*TEXT PROVIDED*:
** Start **

Skip to content

MOSTLY AI Cheat Sheet

Generators

# shorthand syntax to train a new single-table generator
g = mostly.train(name: str, data: pd.DataFrame)

# train a new generator
g = mostly.train(config: dict | GeneratorConfig, start: bool, wait: bool)

# configure a new generator and launch separately
g = mostly.generators.create(config: dict | GeneratorConfig)
g.training.start()
g.training.wait()

# iterate over all your available generators
for g in mostly.generators.list():
    print(g.id, g.name)

# fetch a generator by id
g = mostly.generators.get(id: str)

# fetch a generator's configuration
config = g.config()

# open a generator in a new browser tab
g.open()

# update a generator
g.update(name: str, ...)

# delete a generator
g.delete()

# clone a generator
# 1. re-use configs, and start training from scratch
g1 = g.clone(training_status="NEW")
# 2. or re-use configs, and weights to continue training
g2 = g.clone(training_status="CONTINUE")

Synthetic Datasets

# shorthand syntax for generating a new synthetic dataset
sd = mostly.generate(g, size: int)

# shorthand syntax for conditionally generating a new synthetic dataset
sd = mostly.generate(g, seed: pd.DataFrame)

# generate a new synthetic dataset
sd = mostly.generate(g, config: dict | SyntheticDatasetConfig, start: bool, wait: bool)

# configure a new synthetic dataset and launch separately
sd = mostly.synthetic_datasets.create(config: dict | SyntheticDatasetConfig)
sd.generation.start()
sd.generation.wait()

# iterate over all your available synthetic datasets
for sd in mostly.synthetic_datasets.list():
    print(sd.id, sd.name)

** End **

*INFORMATION SHOWN*:
** Start **

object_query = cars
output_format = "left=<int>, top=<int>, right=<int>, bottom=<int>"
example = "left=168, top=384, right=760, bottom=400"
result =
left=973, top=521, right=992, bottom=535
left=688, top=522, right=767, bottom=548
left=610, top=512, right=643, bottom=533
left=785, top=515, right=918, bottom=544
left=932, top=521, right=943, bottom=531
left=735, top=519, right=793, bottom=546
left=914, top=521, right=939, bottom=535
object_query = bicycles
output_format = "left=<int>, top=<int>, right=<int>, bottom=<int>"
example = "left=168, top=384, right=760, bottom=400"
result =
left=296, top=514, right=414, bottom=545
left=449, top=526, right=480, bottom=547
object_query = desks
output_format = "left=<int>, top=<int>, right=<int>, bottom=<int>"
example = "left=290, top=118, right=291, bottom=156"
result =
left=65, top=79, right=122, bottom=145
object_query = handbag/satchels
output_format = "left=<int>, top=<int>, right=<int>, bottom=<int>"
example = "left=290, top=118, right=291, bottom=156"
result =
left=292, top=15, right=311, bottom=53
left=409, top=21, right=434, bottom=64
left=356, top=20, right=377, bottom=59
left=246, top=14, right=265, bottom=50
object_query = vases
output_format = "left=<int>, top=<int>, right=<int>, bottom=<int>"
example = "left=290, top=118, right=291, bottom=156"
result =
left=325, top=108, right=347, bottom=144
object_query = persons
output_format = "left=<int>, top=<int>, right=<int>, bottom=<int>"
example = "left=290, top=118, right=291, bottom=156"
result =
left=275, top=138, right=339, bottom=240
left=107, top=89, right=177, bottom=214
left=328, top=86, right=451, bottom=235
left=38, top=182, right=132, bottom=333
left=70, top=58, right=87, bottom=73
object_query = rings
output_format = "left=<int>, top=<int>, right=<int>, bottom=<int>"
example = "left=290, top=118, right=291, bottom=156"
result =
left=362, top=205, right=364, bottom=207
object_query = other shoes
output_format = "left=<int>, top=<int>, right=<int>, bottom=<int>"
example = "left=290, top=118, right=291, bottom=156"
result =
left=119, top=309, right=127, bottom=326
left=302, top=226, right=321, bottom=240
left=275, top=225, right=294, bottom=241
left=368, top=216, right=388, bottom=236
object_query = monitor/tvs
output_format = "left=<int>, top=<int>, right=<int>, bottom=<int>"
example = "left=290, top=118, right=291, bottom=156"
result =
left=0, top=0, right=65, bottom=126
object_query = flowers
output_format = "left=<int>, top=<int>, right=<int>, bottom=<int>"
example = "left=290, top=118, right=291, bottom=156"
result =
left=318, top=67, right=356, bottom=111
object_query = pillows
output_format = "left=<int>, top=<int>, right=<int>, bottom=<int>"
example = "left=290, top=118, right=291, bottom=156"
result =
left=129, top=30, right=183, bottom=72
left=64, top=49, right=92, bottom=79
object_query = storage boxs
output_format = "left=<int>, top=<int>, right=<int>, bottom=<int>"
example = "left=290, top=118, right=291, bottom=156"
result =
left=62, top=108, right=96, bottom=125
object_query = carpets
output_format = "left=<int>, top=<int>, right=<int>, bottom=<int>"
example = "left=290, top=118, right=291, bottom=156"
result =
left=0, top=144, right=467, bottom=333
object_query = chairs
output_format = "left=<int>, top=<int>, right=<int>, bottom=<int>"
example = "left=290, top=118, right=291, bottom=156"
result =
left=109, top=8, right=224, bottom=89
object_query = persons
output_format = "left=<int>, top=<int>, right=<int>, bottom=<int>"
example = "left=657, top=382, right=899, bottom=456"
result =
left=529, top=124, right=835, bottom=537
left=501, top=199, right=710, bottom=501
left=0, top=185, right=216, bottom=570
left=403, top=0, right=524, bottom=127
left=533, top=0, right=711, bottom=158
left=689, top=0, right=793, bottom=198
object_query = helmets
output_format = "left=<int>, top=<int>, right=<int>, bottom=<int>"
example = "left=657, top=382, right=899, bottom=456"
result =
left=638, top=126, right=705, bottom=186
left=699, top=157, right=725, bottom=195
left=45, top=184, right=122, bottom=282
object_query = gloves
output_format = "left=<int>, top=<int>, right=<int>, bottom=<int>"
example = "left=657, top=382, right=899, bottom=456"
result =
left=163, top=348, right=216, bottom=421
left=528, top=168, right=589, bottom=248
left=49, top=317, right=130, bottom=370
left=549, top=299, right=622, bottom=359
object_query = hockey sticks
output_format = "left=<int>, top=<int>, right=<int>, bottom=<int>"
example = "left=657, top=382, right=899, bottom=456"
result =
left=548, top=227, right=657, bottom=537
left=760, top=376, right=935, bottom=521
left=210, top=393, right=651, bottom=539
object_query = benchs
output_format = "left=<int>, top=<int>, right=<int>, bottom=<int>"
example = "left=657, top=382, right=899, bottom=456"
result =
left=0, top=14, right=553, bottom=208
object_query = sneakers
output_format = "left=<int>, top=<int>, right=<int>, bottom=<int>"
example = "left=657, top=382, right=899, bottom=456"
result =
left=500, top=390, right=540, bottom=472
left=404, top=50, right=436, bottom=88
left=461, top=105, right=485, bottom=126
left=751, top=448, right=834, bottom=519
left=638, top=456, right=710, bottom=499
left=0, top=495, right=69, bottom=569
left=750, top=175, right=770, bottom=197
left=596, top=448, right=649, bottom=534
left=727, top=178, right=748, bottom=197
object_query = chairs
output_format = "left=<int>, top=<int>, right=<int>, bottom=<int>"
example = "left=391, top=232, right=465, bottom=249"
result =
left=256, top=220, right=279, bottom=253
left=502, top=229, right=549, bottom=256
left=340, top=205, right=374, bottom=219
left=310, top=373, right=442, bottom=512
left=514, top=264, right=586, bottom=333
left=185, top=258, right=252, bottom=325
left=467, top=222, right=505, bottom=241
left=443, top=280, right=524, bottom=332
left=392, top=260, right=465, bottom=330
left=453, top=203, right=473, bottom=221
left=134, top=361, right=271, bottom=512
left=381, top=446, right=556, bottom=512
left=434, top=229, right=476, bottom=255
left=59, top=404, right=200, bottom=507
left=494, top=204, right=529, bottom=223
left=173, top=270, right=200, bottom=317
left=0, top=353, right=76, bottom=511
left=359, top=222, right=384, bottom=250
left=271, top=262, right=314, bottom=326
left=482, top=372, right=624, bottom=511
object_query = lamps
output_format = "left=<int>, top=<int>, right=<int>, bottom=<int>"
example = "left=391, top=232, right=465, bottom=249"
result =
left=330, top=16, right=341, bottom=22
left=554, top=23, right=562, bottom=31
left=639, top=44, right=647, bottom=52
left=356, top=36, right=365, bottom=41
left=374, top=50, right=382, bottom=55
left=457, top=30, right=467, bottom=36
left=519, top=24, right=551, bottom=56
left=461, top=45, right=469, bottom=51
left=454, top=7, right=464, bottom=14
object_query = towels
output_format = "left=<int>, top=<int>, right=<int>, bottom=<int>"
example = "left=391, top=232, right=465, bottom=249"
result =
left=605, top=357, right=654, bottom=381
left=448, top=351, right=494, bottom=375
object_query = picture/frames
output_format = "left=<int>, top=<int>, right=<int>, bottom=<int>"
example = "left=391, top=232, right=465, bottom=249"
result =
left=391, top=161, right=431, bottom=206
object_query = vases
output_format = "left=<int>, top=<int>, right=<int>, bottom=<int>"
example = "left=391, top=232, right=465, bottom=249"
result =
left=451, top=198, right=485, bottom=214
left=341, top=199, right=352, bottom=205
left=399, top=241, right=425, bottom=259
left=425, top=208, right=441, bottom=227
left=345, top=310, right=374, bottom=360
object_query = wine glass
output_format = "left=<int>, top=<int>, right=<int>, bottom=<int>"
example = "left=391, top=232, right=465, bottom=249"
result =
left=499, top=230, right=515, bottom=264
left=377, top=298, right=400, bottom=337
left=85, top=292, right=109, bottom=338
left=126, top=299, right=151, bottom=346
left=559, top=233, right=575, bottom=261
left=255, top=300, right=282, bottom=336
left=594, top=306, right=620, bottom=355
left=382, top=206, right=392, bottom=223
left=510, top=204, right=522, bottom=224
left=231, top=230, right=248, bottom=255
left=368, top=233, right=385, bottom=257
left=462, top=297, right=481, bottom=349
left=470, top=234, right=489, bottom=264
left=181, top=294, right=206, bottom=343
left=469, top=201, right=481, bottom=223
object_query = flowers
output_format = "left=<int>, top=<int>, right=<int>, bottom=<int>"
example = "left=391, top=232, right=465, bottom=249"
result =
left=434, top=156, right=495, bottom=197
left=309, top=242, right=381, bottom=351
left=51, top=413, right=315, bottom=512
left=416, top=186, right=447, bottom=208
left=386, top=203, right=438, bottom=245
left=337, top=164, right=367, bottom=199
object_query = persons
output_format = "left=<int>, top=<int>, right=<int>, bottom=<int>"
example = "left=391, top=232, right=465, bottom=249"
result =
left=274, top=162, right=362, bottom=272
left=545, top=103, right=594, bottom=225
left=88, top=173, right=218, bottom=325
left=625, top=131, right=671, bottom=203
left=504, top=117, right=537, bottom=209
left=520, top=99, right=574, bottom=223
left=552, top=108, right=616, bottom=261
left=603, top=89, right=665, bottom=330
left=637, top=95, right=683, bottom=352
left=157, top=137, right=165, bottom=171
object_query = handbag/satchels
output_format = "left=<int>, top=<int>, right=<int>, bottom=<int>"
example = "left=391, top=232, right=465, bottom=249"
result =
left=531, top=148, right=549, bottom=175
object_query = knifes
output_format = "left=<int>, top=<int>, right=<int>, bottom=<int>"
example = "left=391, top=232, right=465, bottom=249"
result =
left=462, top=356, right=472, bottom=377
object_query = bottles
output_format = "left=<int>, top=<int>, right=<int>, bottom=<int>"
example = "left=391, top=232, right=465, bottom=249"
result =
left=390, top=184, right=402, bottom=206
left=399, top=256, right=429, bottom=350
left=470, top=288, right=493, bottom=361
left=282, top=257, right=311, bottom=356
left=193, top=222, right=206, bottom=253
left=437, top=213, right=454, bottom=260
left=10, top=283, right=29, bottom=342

** End **

*DIRECTIONS FOR THIS TASK*:
Carry on the MOSTLY AI cheat sheet above, starting after its last line.

*REPLY TO THE TASK*:
# fetch a synthetic dataset by id
sd = mostly.synthetic_datasets.get(id: str)

# fetch a synthetic dataset's configuration
config = sd.config()

# open a synthetic dataset in a new browser tab
sd.open()

# download a synthetic dataset
sd.download(file: str, format: str)

# fetch the synthetic dataset's data
df = sd.data()

# update a synthetic dataset
sd.update(name: str, ...)

# delete a synthetic dataset
sd.delete()

Synthetic probes allow to instantly generate synthetic samples on demand, without storing these on the platform. This feature depends on the availability of Live Probing on the platform. The syntax is similar to generating a synthetic dataset, with the notable difference that its return value is already the synthetic data as pandas DataFrame(s).

# shorthand syntax for probing for synthetic samples
df = mostly.probe(g, size: int)

# shorthand syntax for conditionally probing for synthetic samples
df = mostly.probe(g, seed: pd.DataFrame)

# probe for synthetic samples
df = mostly.probe(g, config: dict | SyntheticDatasetConfig)

Connectors

Connectors can be used both as a source of original data for training a generator, as well as a destination for delivering the generated synthetic data samples to. Please see our Platform Documentation, respectively our Open API specificiations for the full list of available connectors, and their corresponding configuration parameters.

# create a new connector
c = mostly.connect(config: dict | ConnectorConfig)

# fetch a connector by id
c = mostly.connectors.get(id: str)

# list all locations of a connector
ls = c.locations(prefix: str)

# iterate over all your available connectors
for c in mostly.connectors.list():
    print(c.id, c.name)

# update a connector
c.update(name: str, ...)

# fetch a connector's configuration
config = c.config()

# open a connector in a new browser tab
c.open()

# delete a connector
c.delete()

In order to use a connector as a source, pass its ID as a parameter to the SourceTableConfig:

c = mostly.connect(config={
    "name": "My S3 Source Storage",
    "type": "S3_STORAGE",
    "access_type": "SOURCE",
    "config": {
        "access_key": "INSERT_YOUR_ACCESS_KEY",
    },
    "secrets": {
        "secret_key": "INSERT_YOUR_SECRET_KEY",
    }
})
g = mostly.train(config={
    "name": "US Census Income",
    "tables": [{
        "name": "census",
        "source_connector_id": c.id,
        "location": "s3://bucket/path_to_original"
    }]
})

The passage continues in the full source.